El terrorismo y el populismo ponen en jaque a las empresas que deben incorporar la protección como parte de su “duty of care”

Afectando a un creciente número de sectores en más países y con tácticas cada vez más diversificadas, la amenaza terrorista continúa evolucionando.

El impacto va desde la pérdida de vidas humanas a la interrupción del negocio o la alteración de las cadenas de suministro. Otros riesgos de carácter violento están también en evolución a nivel geopolítico, llevando a un mayor nivel de gasto en defensa, incremento en las formas de gobierno autoritarias y a un debilitamiento en el consenso entre estados. Hay pocos indicadores de una mejora global en relación con los riesgos violentos en 2017. Este desarrollo ha puesto de manifiesto la importancia de considerar la gestión de los peligros derivados del crisis management que van más allá de los daños materiales, particularmente en sectores como petróleo y gas, transporte y venta minorista, que han sido los más afectados.

Para Victoria Ambrona, director, Crisis Management & Environmental Risk del broker, “en un mundo globalizado en el que la presencia de las empresas españolas es de gran relevancia, es importante que puedan contar con asesoramiento profesional a fin de conocer su exposición de riesgo en los diferentes países donde operan y donde a su vez cuentan con la mayor parte de sus activos. 2016 ha sido un año con un fuerte impacto terrorista a través de los numerosos ataques perpetrados por grupos insurgentes que han afectado no solo a países donde dichos grupos tienen establecidos sus dominios, sino también de forma importante en Europa Occidental. Es vital que nuestras empresas comprendan la necesidad de disponer de una protección adecuada como parte de su “duty of care” o deber de cuidado”.

“La política internacional en 2017 se está moviendo hacia una mayor violencia y crisis. La balanza de los riesgos violentos está comenzando a inclinarse de nuevo hacia actores vinculados a estados frente a actores independientes", detalla Henry Wilkinson, Head of Intelligence & Analysis at Risk Advisory de AON. El terrorismo ligado al Estado Islámico y Al-Qaeda se mantiene como una amenaza crítica, añade, afectando a docenas de países y sectores clave, incluyendo petróleo y gas, aviación, turismo, comercio y comunicación. "Sin embargo en 2017 las empresas deben desarrollar estrategias para hacer frente a más riesgos derivados del ámbito geopolítico. El nacionalismo autoritario está en alza y con él también lo están los riesgos de crisis y conflictos interestatales, golpes de estado y rebelión, así como los riesgos políticos”.
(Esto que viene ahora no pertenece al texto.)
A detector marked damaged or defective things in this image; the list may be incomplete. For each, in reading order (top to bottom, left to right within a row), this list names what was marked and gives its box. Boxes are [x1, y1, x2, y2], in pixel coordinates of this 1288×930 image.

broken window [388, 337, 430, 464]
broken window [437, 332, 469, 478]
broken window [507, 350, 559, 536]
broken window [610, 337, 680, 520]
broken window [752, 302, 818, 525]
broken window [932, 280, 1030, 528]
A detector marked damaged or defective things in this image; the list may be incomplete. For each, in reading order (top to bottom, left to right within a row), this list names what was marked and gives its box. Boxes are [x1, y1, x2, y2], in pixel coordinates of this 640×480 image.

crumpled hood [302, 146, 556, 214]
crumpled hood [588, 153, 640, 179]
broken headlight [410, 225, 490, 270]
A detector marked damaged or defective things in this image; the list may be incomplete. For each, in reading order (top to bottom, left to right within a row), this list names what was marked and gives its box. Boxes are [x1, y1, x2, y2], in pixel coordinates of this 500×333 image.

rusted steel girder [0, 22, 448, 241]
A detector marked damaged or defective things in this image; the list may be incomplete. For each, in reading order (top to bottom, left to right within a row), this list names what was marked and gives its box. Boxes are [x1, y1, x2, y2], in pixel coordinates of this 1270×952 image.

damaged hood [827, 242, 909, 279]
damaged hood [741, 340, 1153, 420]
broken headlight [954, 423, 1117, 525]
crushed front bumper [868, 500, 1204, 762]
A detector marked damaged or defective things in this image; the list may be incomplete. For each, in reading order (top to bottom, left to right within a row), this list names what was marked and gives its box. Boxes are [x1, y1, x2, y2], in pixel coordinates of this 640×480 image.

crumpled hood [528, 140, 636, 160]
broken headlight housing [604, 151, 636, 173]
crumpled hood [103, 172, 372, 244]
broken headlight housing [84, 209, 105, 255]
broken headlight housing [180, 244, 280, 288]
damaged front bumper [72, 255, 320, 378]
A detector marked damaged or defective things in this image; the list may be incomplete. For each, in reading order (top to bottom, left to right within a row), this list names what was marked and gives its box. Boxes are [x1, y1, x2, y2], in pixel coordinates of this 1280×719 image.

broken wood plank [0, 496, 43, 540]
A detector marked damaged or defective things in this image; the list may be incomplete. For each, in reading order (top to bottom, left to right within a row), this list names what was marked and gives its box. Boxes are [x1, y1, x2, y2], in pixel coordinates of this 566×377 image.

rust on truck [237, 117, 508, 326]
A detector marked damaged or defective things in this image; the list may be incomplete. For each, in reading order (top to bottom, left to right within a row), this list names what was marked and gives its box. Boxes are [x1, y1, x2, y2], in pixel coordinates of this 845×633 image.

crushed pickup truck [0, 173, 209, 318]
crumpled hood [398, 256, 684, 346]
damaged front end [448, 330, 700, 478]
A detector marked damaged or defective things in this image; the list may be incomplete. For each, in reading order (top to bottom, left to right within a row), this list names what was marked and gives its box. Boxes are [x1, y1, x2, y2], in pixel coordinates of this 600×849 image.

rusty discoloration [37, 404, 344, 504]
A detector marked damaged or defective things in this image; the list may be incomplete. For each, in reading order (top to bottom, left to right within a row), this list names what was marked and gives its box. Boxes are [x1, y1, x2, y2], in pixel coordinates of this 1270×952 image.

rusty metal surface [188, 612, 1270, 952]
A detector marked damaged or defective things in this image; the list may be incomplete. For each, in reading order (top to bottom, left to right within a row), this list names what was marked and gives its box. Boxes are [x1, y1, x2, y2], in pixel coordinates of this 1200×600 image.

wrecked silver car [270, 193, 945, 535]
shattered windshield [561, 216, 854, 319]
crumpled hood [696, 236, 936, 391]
Populismo y proteccionismo

Los riesgos relacionados con el populismo y el proteccionismo en economías desarrolladas pueden suponer un incremento del riesgo político en mercados emergentes y fronterizos a los que ponen a prueba su solidez. Aunque el nivel de riesgo político se mantiene elevado, detalla el informe, especialmente en Oriente Medio y África, los esfuerzos reformistas y los ajustes económicos realizados en el pasado han aumentado la resistencia. Los mercados energéticos continuarán influyendo en los riesgos económicos en muchos mercados emergentes y fronterizos. La esperada estabilización de los precios del petróleo y el gas aliviará, aunque no eliminará, algunas presiones económicas para los países productores, a la vez que amplía las vulnerabilidades financieras para los importadores, particularmente en Asia.

“El cambiante entorno global actual, caracterizado por el proteccionismo comercial, las políticas populistas y las sanciones, parece que tendrá un impacto significativo en los mercados emergentes y fronterizos. Esto hace que sea más importante que nunca para las empresas con intereses globales comprender y mitigar su exposición al riesgo político", explicó ayer Alfonso Satrústegui, executive Director Surety & Political Risk del bróker. Para Rachel Ziemba, managing Director Emerging Markets de Roubini Global Economics, “como consecuencia de la incertidumbre política en las economías desarrolladas como Estados Unidos y Europa, los grandes socios comerciales en Asia y los productores de materias primas en África Sub-Sahariana, Oriente Medio y Norte de África parecen más expuestos. Dado el foco en las renegociaciones sobre comercio, divisa y migración, se espera un incremento del riesgo de transferencia de divisa, interrupción de las cadenas de suministro e interferencia de los gobiernos en la economía. En estas regiones apreciamos grandes diferencias, con los países más ricos del GCC (Gulf Cooperation Council) logrando mejores resultados que sus competidores en la zona”.

Fuente:Inese Wilmington Risk & Compliance.